[Interview] Interested in a CNC Career?
Posted by Bert Maes on July 30, 2009
Mike Lynch, President of CNC Concepts, Inc. (firstname.lastname@example.org) gave an interesting interview on the reasons why he entered and stayed with CNC for his entire career. We wanted to make this information available to anyone who might have an interest in pursuing a career in CNC.
What do you like or dislike about CNC?
My favourite aspect is the feeling of accomplishment that comes with each success. Anyone who has written a CNC program knows this feeling. Seeing a workpiece being machined with your tooling, your process and your ideas is very satisfying.
Is there special training required?
The more training you have to start, the higher level position you can expect to get. And the more hands-on, the better!

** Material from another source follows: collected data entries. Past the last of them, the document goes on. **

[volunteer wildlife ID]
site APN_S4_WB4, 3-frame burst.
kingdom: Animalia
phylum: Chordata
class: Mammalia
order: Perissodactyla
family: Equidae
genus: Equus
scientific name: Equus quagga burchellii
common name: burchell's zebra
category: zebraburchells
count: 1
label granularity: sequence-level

Would more education or training be needed to get promoted?
In some companies, yes. However, you must understand that in general, manufacturing companies are starving for qualified people, especially qualified CNC people.

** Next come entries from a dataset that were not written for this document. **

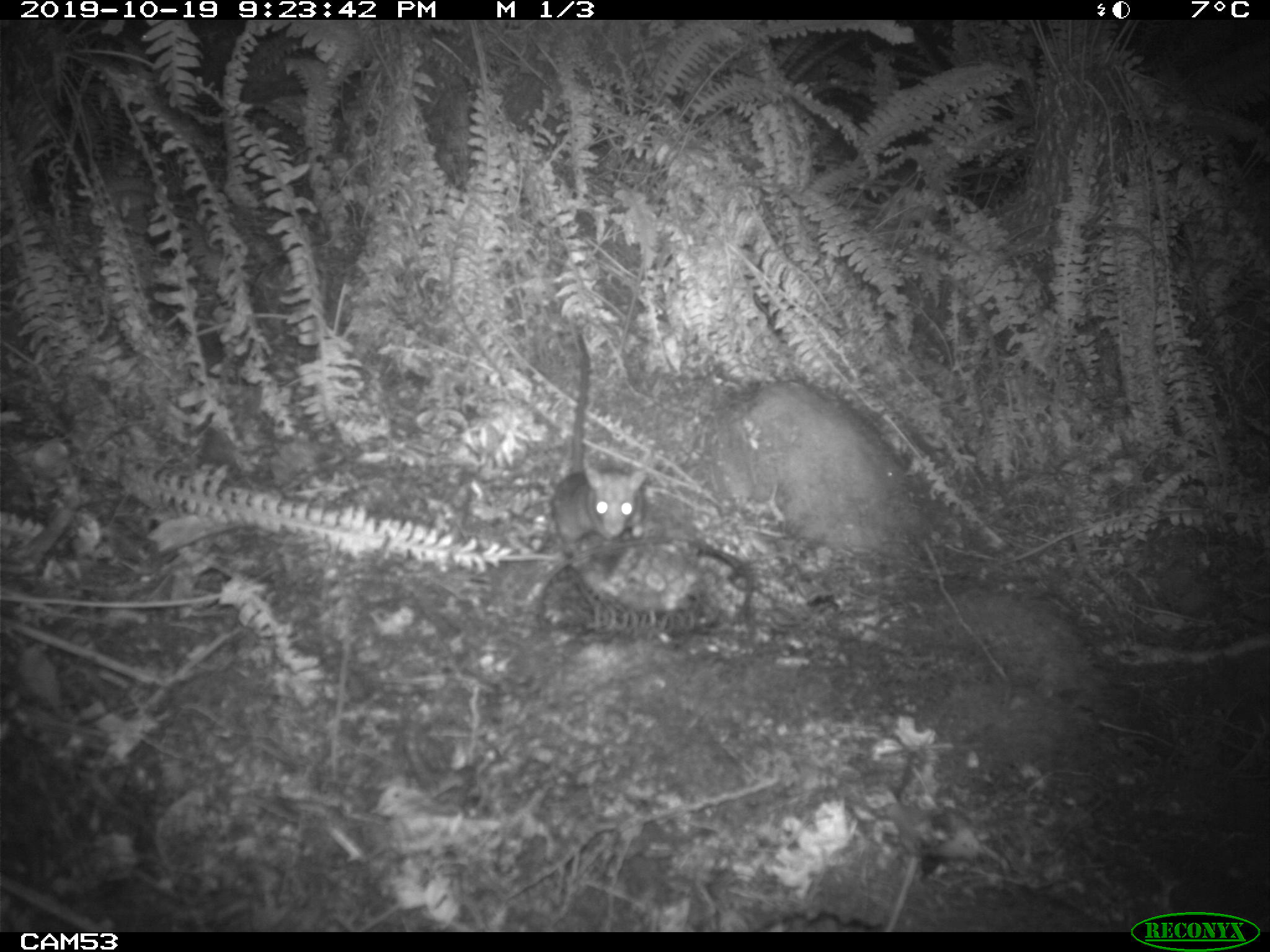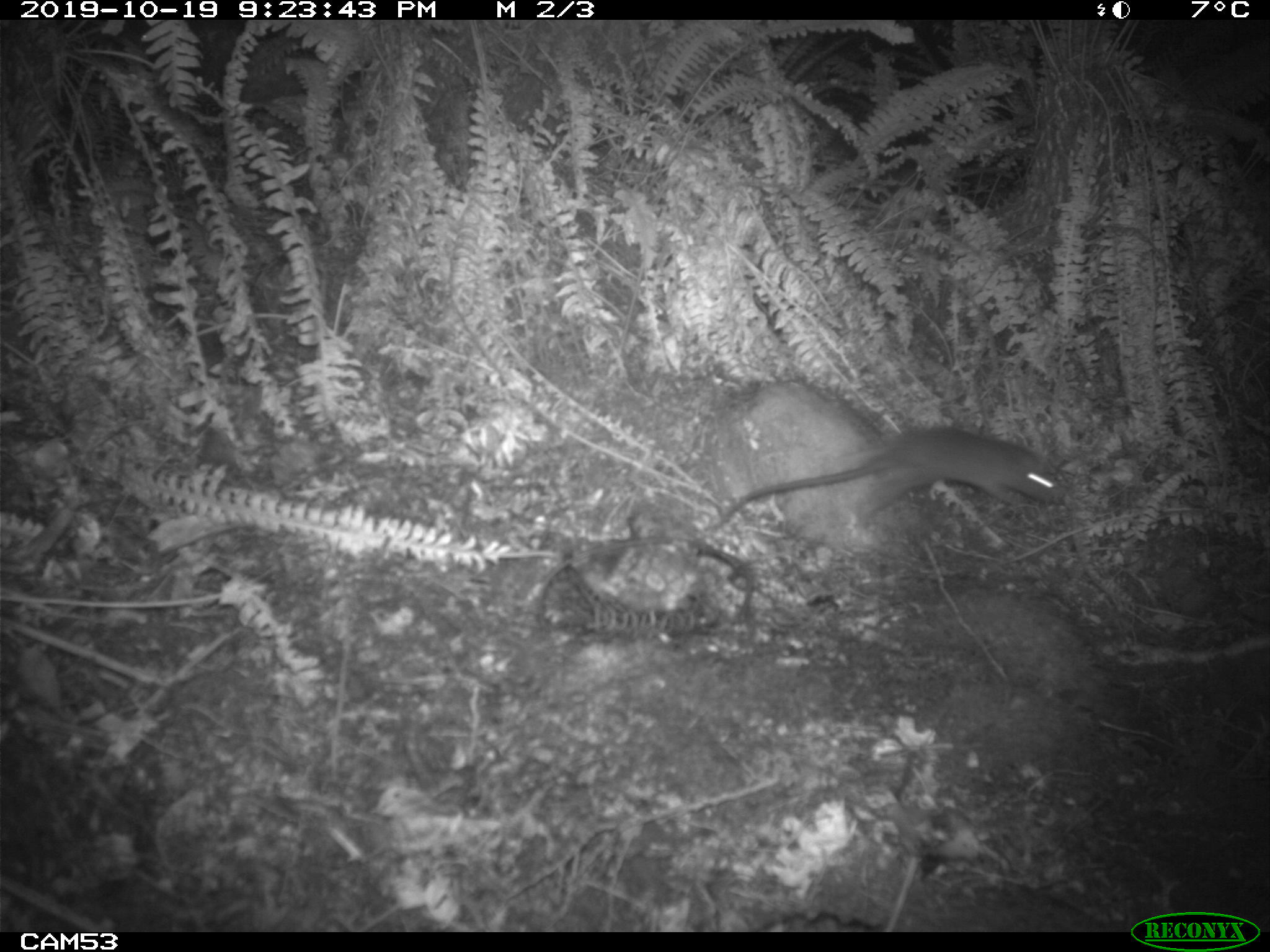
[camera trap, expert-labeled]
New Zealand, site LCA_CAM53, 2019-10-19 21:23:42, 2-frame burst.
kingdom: Animalia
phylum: Chordata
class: Mammalia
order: Rodentia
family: Muridae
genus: Mus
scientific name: Mus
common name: mouse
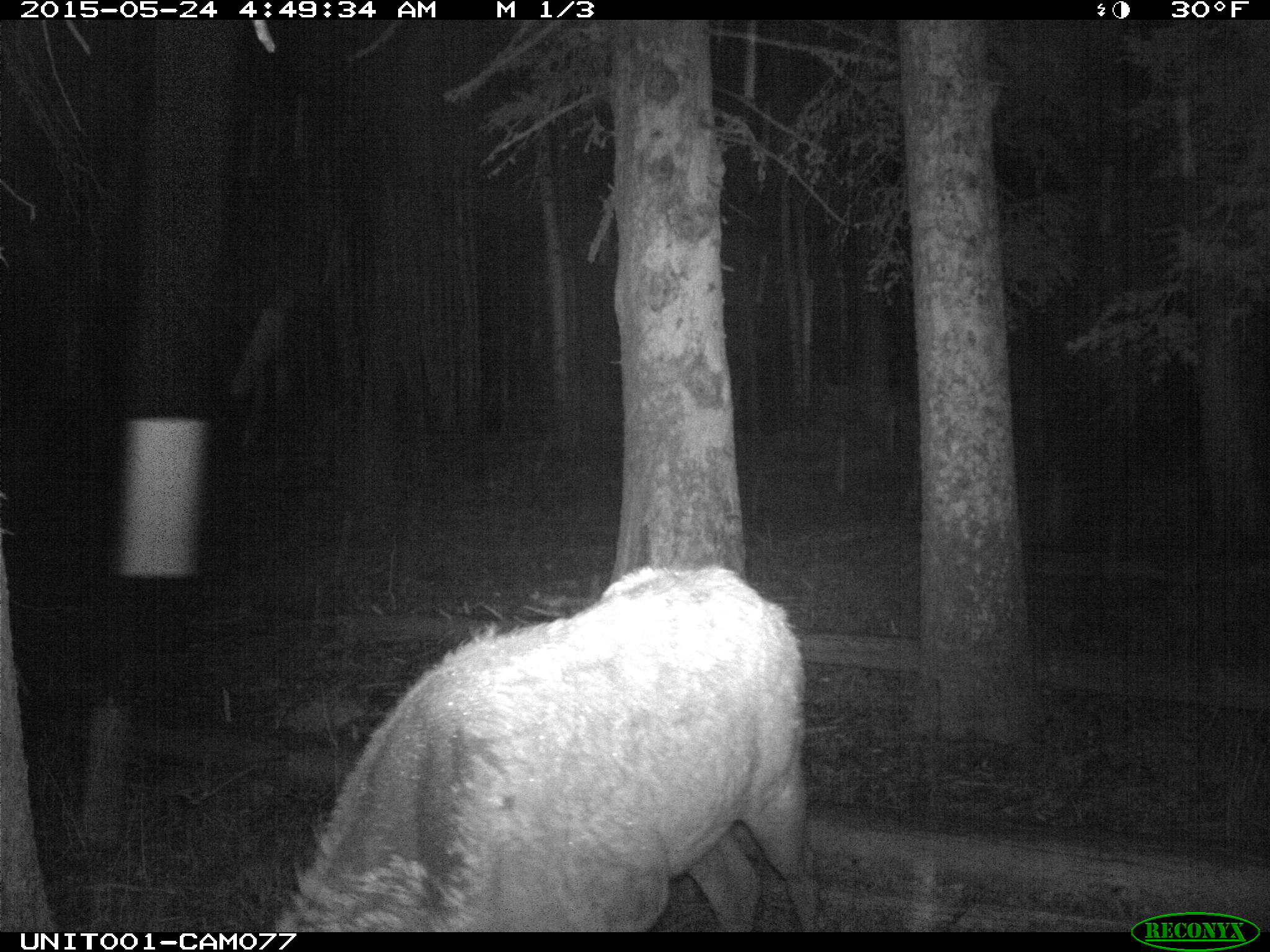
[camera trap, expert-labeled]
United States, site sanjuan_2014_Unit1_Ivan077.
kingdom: Animalia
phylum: Chordata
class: Mammalia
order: Artiodactyla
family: Cervidae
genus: Cervus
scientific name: Cervus elaphus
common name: red deer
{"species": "Cervus elaphus (red deer)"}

What is the condition of the working environment?
This varies dramatically from company to company. Many shops are downright filthy. Of course, the condition of the shop will tell you a great deal about the company management’s concern for their workers as you begin interviewing. Most manufacturing companies are highly concerned, and maintain very clean, safe, and pleasant environments for their workers.

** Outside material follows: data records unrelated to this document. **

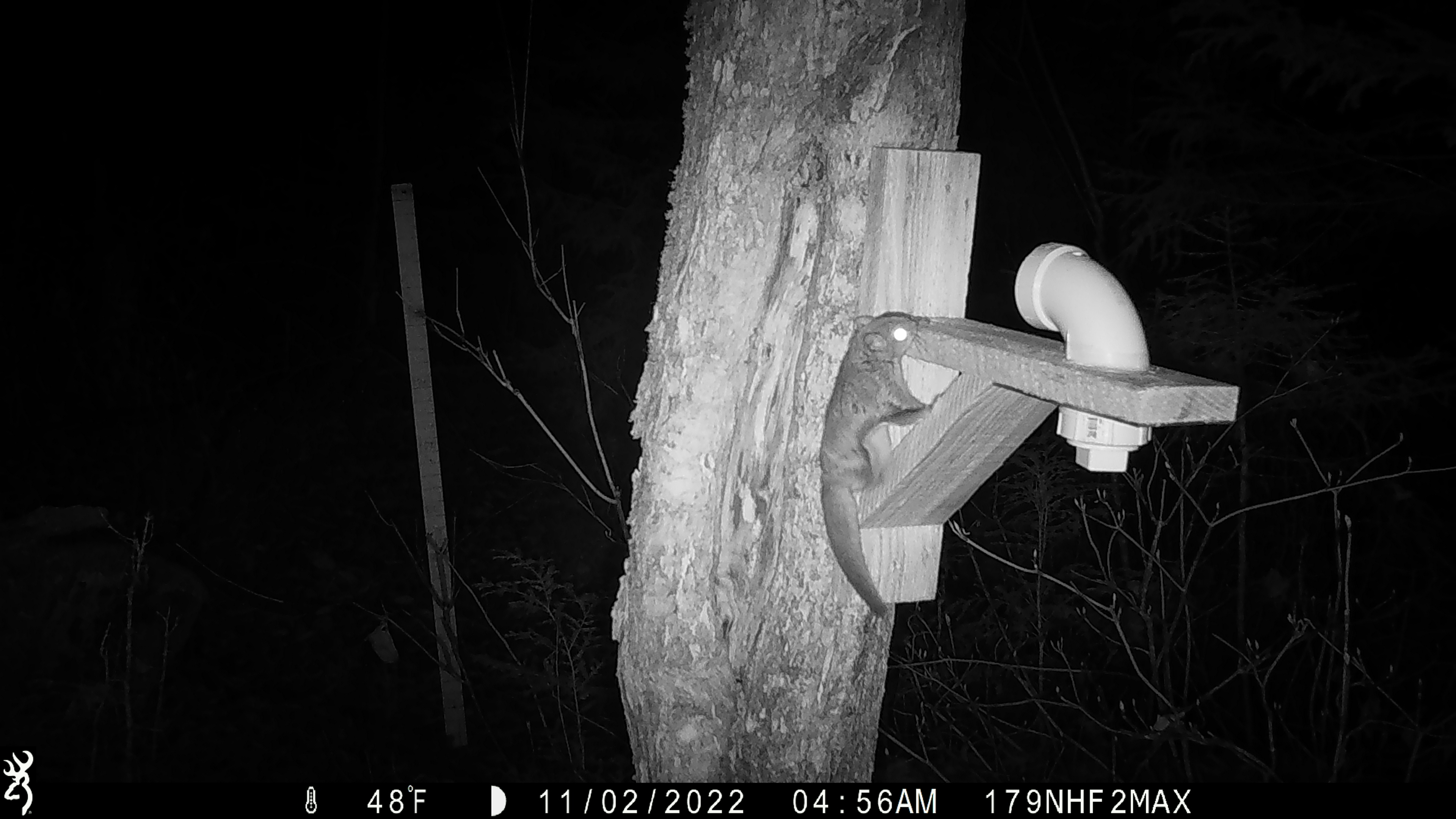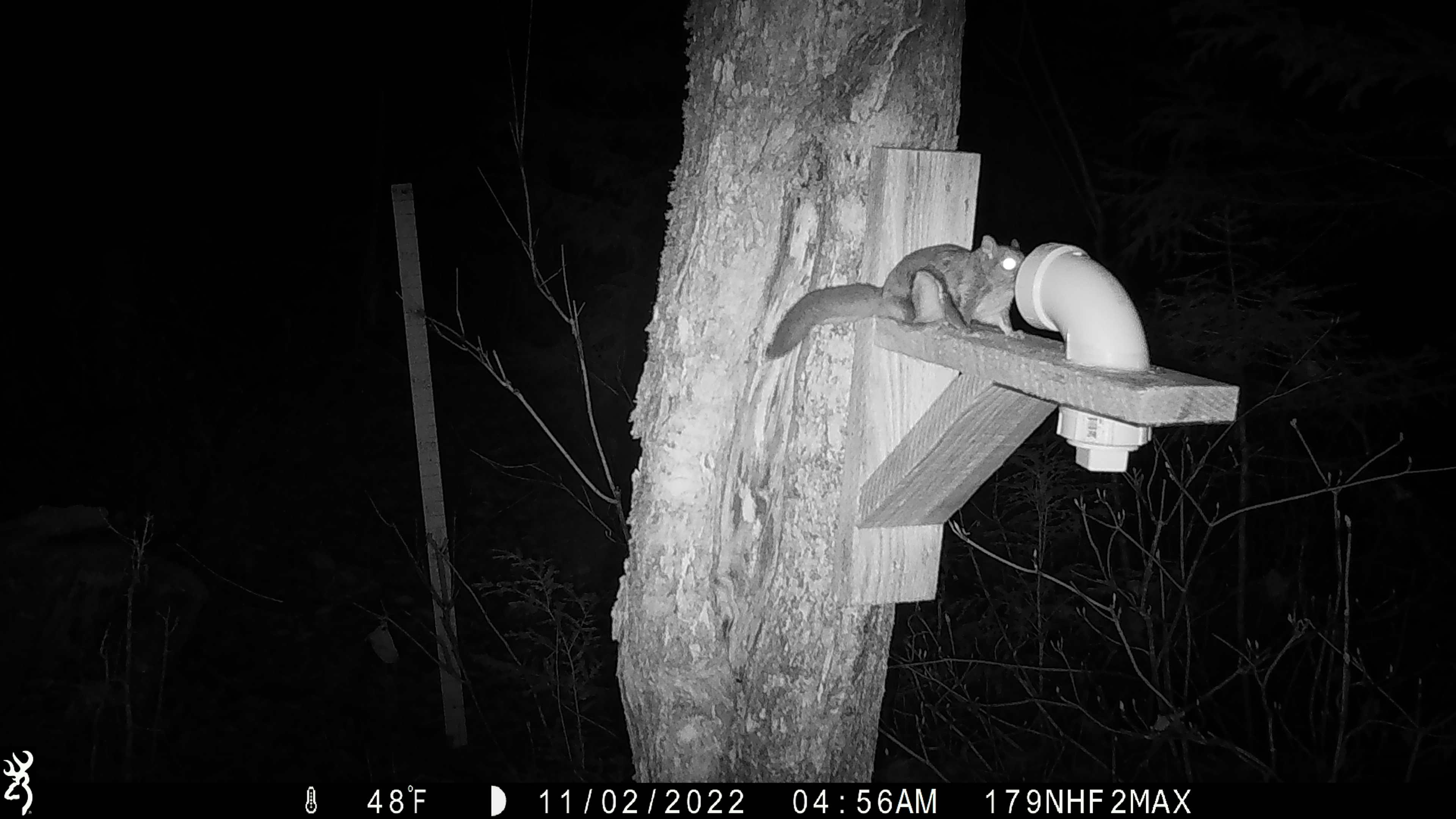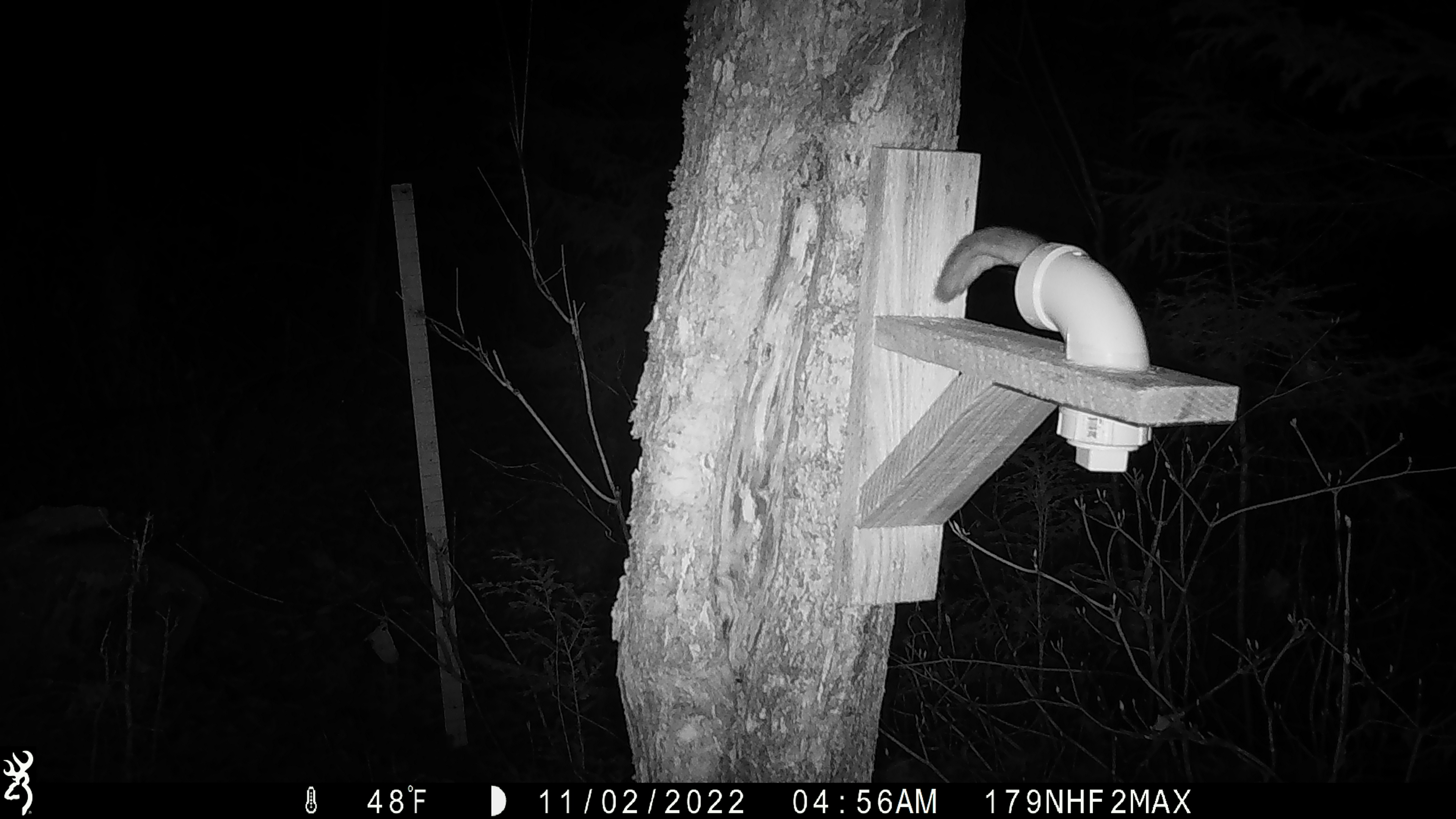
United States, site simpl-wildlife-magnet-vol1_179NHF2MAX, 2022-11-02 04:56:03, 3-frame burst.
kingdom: Animalia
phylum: Chordata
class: Mammalia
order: Rodentia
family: Sciuridae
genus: Glaucomys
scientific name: Glaucomys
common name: flying squirrel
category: flying squirrel sp.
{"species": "flying squirrel sp. (flying squirrel) (Glaucomys)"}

Where do you think I am most likely to find work?
CNC machines are found everywhere. If you can get your hands on the business yellow pages, look up “machine shops” and “manufacturing companies“. A few calls asking whether the companies in your area have CNC machines will go a long way toward understanding the potential for a career in manufacturing in your area. Also note that people that have CNC experience can go just about anywhere. Many companies are willing to relocate qualified people and pay all moving expenses.
What are the requirements that companies looks for when taking on a CNC programmer or a CAD/CAM programmer?
At entry level (when hiring a person right out of technical school), most simply expect a high degree of enthusiasm and motivation. Believe it or not, your willingness to learn and grow with the company will probably be as important to your perspective employer as your qualifications.